Client Metrics

Prev Next

The VAST Cluster can collect metric data for NFS operations from Linux client machines and present the information in a series of analytics graphs. Information is collected using a VAST program that is deployed on the client. Information is collected periodically and sent to a VAST Client Metrics Database created for this purpose on the Cluster. You view the metrics as a series of Analytics graphs in the Client Metrics page of the VAST Web UI.

Configuring the Cluster for Collection of Client Metric Information

Configuring collection of client metric information on the cluster involves these steps:

  • Enabling client metrics collection on the cluster.

  • Creating and configuring a user, who will be associated with the identity policy, in order to access the metrics database.

  • Creating an identity policy that grants access to the client metrics database on the cluster.

Enabling and Configuring Client Metrics collection on the VAST Cluster
  1. In the VAST Web UI, navigate to the Analytics page, and select Client Metrics.

  2. If Client Metrics have not yet been enabled on the cluster, this message is shown: No client metrics available. Click here to enable and define your client metrics data.

    Click on the link.

    Toggle the Enable switch to enable collection of client metrics.

    Alternatively, if metrics collection has been enabled, click on the Settings icon (Settings-icon.png).

    This opens the Client metrics data dialog.

  3. In the General section, select the following

    Field

    Description

    Bucket name

    The name of a new bucket which is created to hold the metric database. The bucket and database are created when metrics are enabled.

    Bucket owner

    Select the user created above, from the list of users, as the owner of the bucket that is created for the metric database.

    Retention period

    Select the retention period for metric data that is stored in the bucket. Data older than this time is deleted from the bucket. The retention period is in hours, minutes, or days.

    Maximum size

    The maximum size of the database, in MB or GB. If the limit is reached, older data is deleted from the bucket.

  4. Click Save. A bucket is created and, in it, a dedicated VAST database is created (named default-vast-client-metrics-bucket) that appears in the VAST Database page of the VAST Web UI.

Creating a Cluster user for the the VAST Client VNFS-Collector to access the VAST Database

Complete these steps to create a new user for the tenant. The user  will own the VAST Client Metric database for the tenant. You can also use an existing user for the tenant, in which skip these steps, and proceed with the next procedure to Configure the User.

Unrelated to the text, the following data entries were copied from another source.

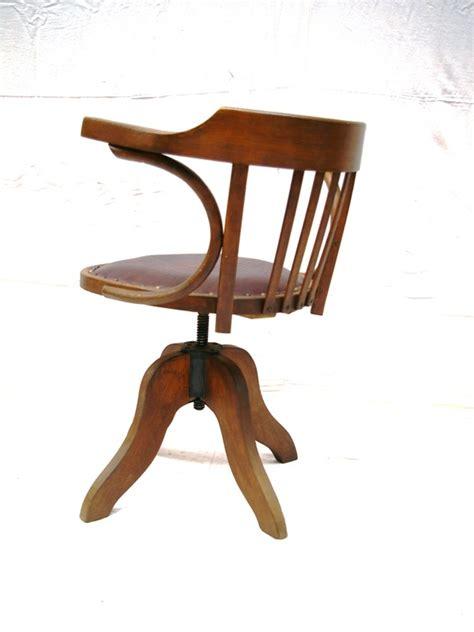 fauteuil de bureau cuir et bois fauteuil baumann bois et cuir jpg chaises tabourets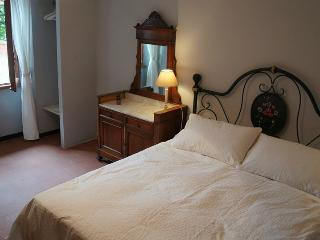 LAKSHMI DOUBLE ROOM - Campagnano di Roma vacation rentals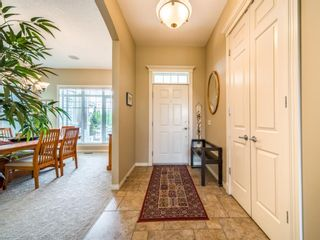 Photo 7: 71 Elgin Estates Hill SE in Calgary: McKenzie Towne Detached for sale : MLS®# A1031075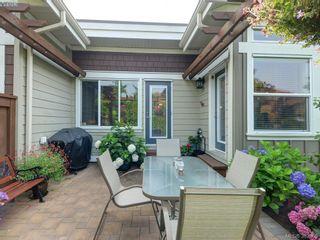 Photo 19: 541 Heatherdale Lane in VICTORIA: SW Royal Oak Row/Townhouse for sale (Saanich West)  : MLS®# 769630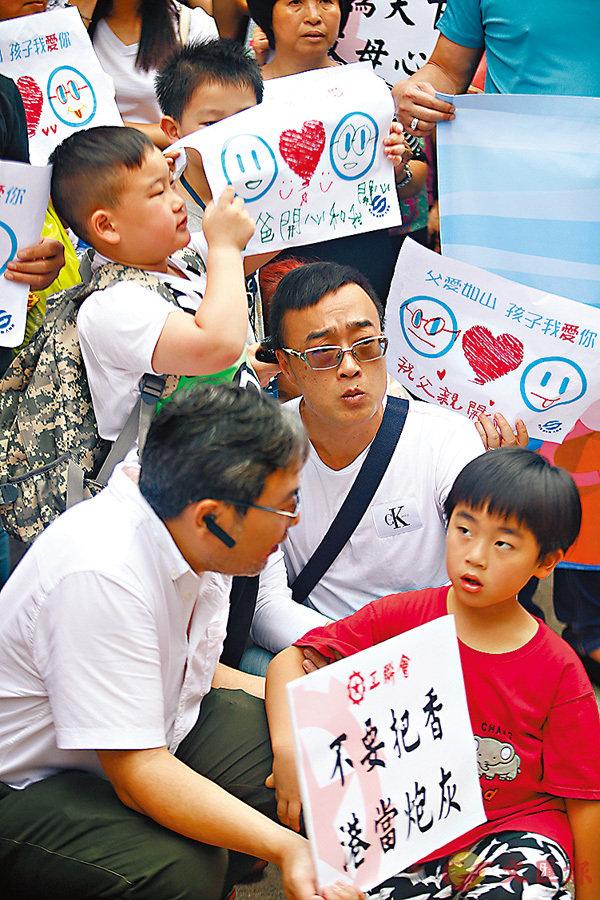 ■保公義撐修例大聯盟在父親節組織一批父子到美國駐港領事館請願,促美國不要干預香港事務。 香港文匯報記者莫雪芝  攝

  1. Navigate to the Users tab, and click Create User.

  2. Enter a name and UID for the user, and select a Local Provider for the user.

  3. Select the tenant from the list.

  4. Click Create. This creates the user that will own the Client Metrics database for the selected tenant, and the bucket that contains it.

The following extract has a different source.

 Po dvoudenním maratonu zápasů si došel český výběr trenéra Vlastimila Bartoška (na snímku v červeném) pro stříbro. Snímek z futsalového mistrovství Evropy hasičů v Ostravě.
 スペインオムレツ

Creating an Identity Policy that grants full access to the Client Metrics Database
  1. In the VAST Web UI, navigate to the Users Management page, and select the Identity Policies tab.

  2. Click Create Policy. This policy will allow access to the Client Metrics Database on the Cluster.

  3. Enter a name and select the tenant for the policy. The tenant is the tenant for which metrics are being collected.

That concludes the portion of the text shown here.